**TASK BRIEF**
Please copy the text of each of the six records below word for word, in order, leaving out the pictures.

**SUPPLIED DATA**

==========

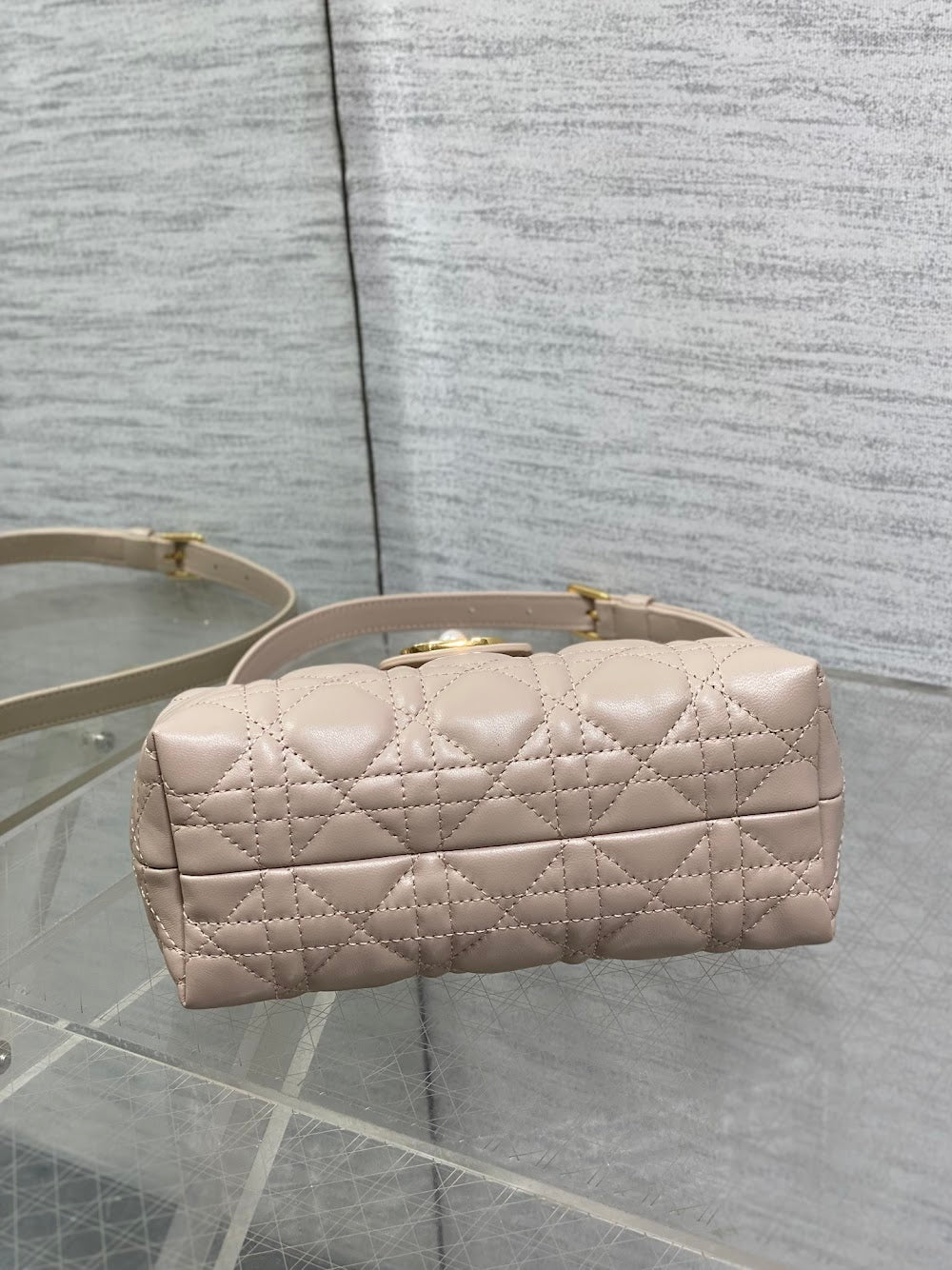 new-designer-premium-bags-nm16879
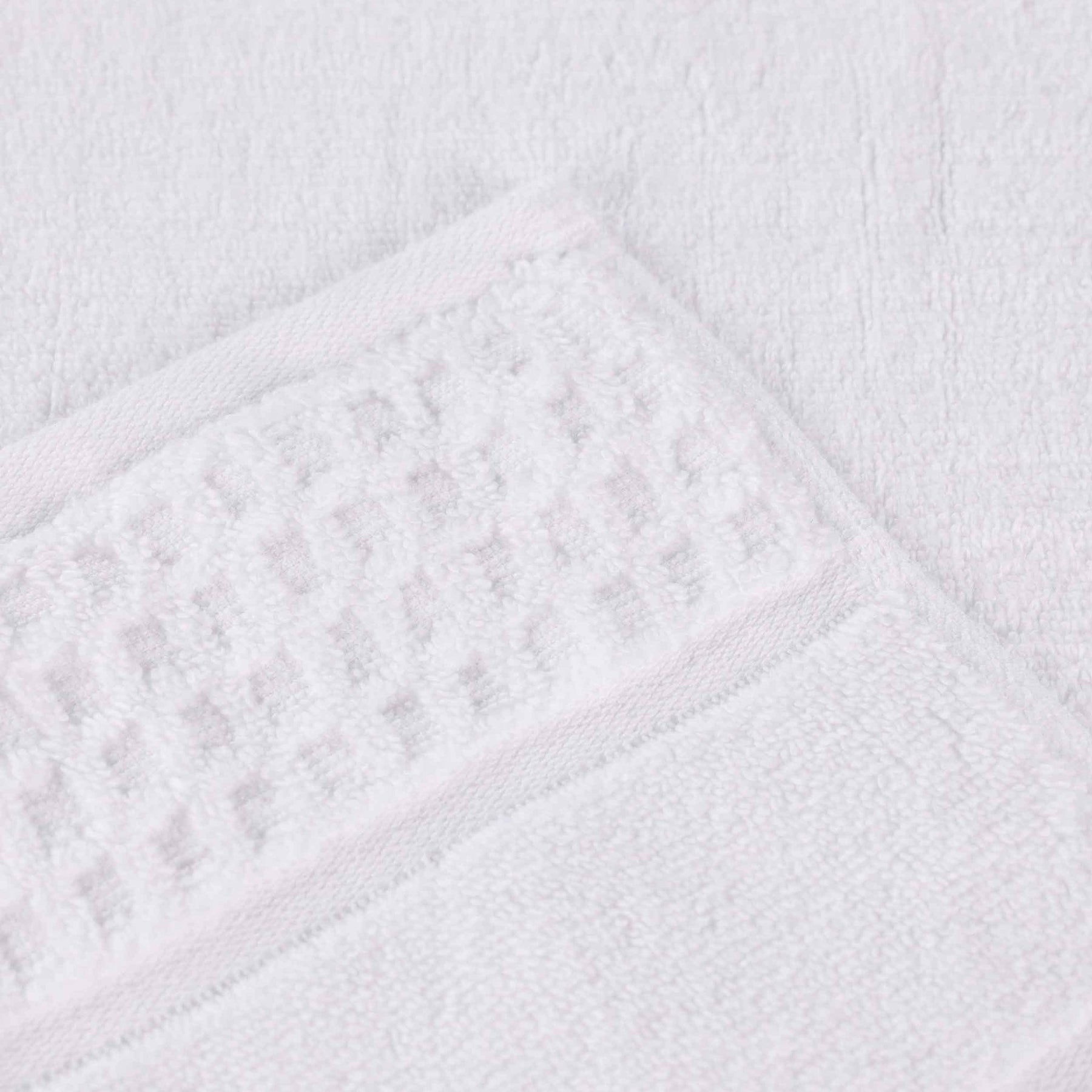 Zero Twist Cotton Waffle Honeycomb Plush Soft Bath Towel - White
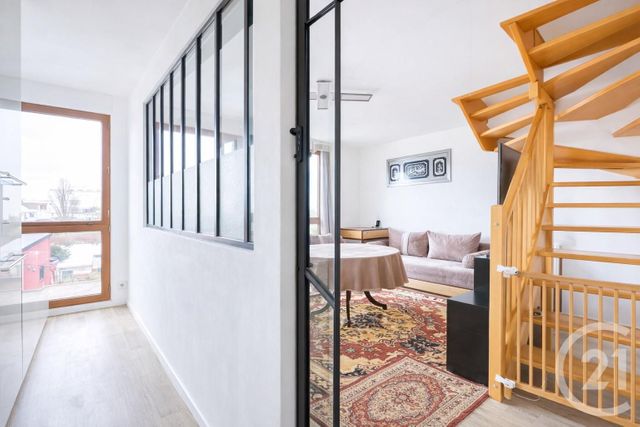 Appartement F3 à vendre - 3 pièces - 67.0 m2 - AUBERVILLIERS - 93 - ILE-DE-FRANCE - Century 21 Immo Conseil
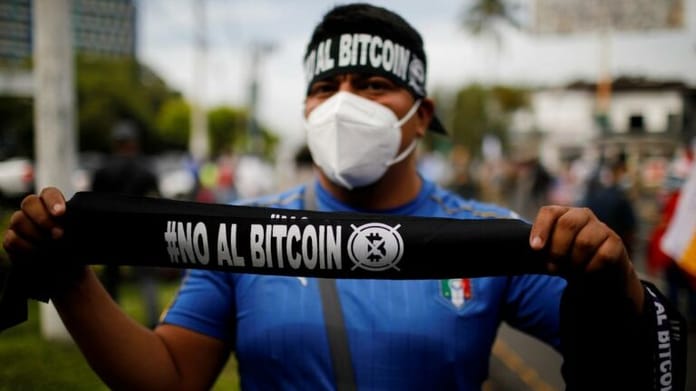 Protesty proti bitcoinu zaplnily ulice Salvadoru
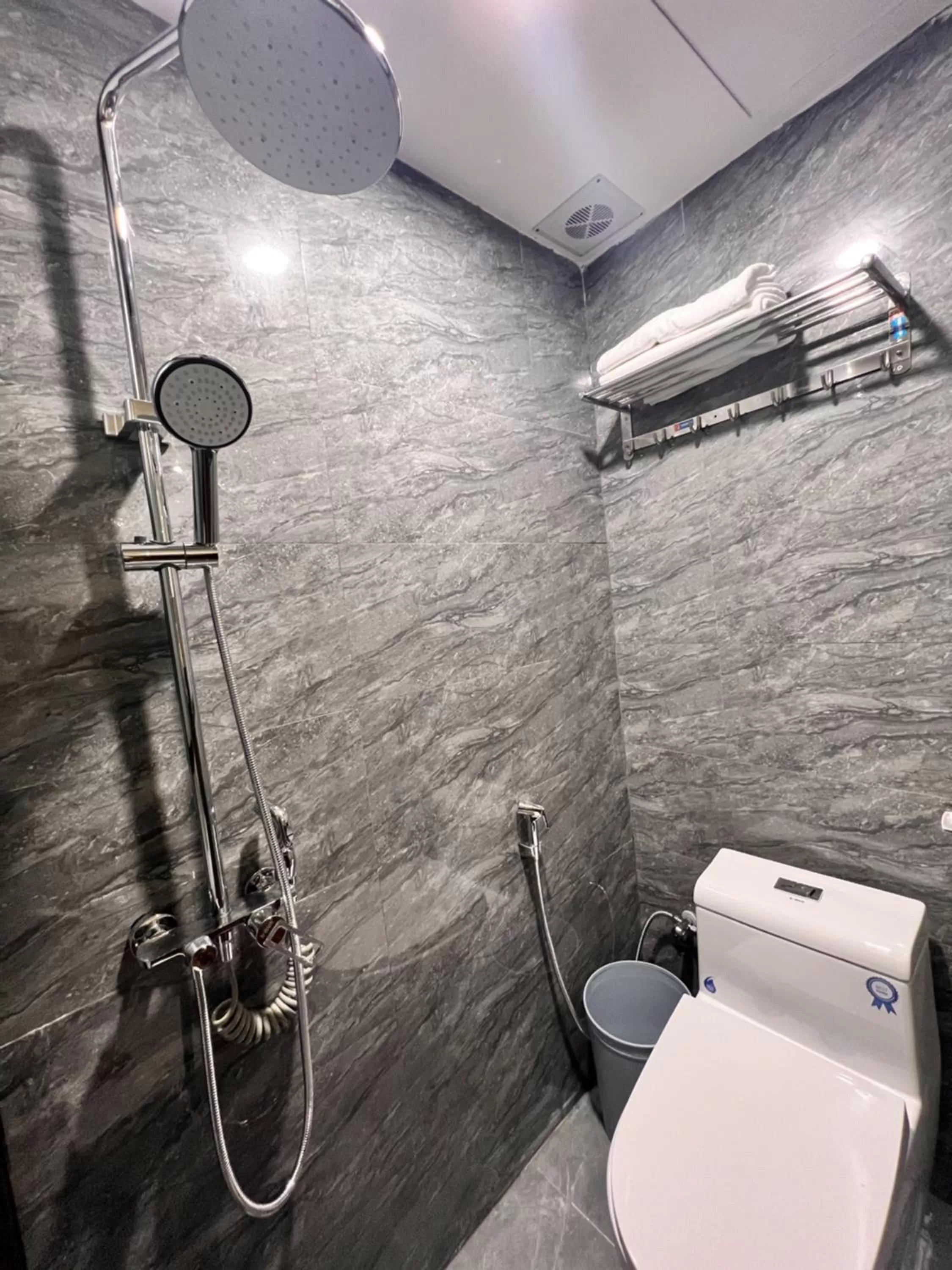 Toilet in An Nam Corner- Thanh Yen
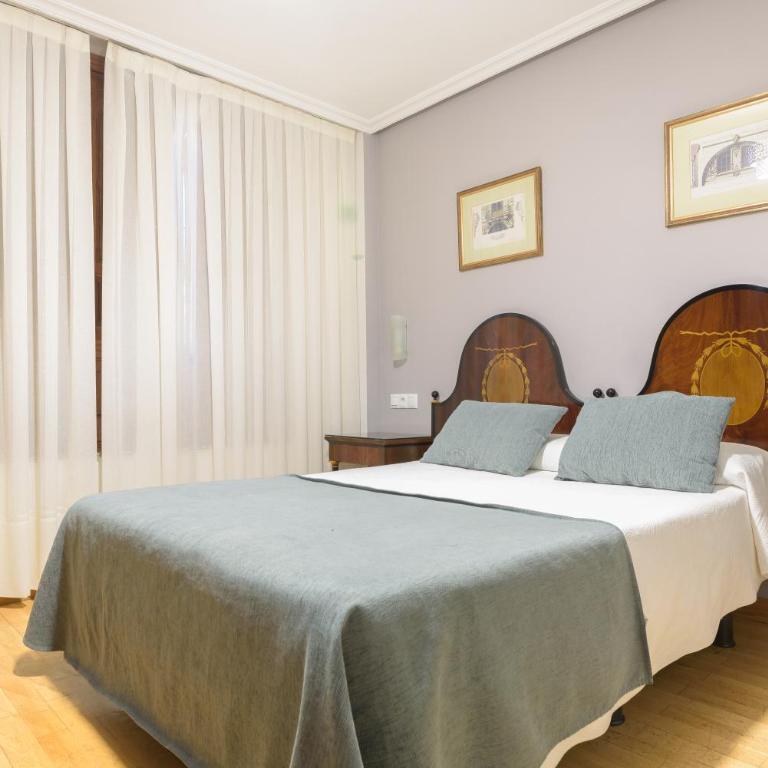 Hospedium Plaza Mayor Salamanca - Habitación Doble - 1 o 2 camas - 5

==========

**ANSWER BOX**
 new-designer-premium-bags-nm16879
 Zero Twist Cotton Waffle Honeycomb Plush Soft Bath Towel - White
 Appartement F3 à vendre - 3 pièces - 67.0 m2 - AUBERVILLIERS - 93 - ILE-DE-FRANCE - Century 21 Immo Conseil
 Protesty proti bitcoinu zaplnily ulice Salvadoru
 Toilet in An Nam Corner- Thanh Yen
 Hospedium Plaza Mayor Salamanca - Habitación Doble - 1 o 2 camas - 5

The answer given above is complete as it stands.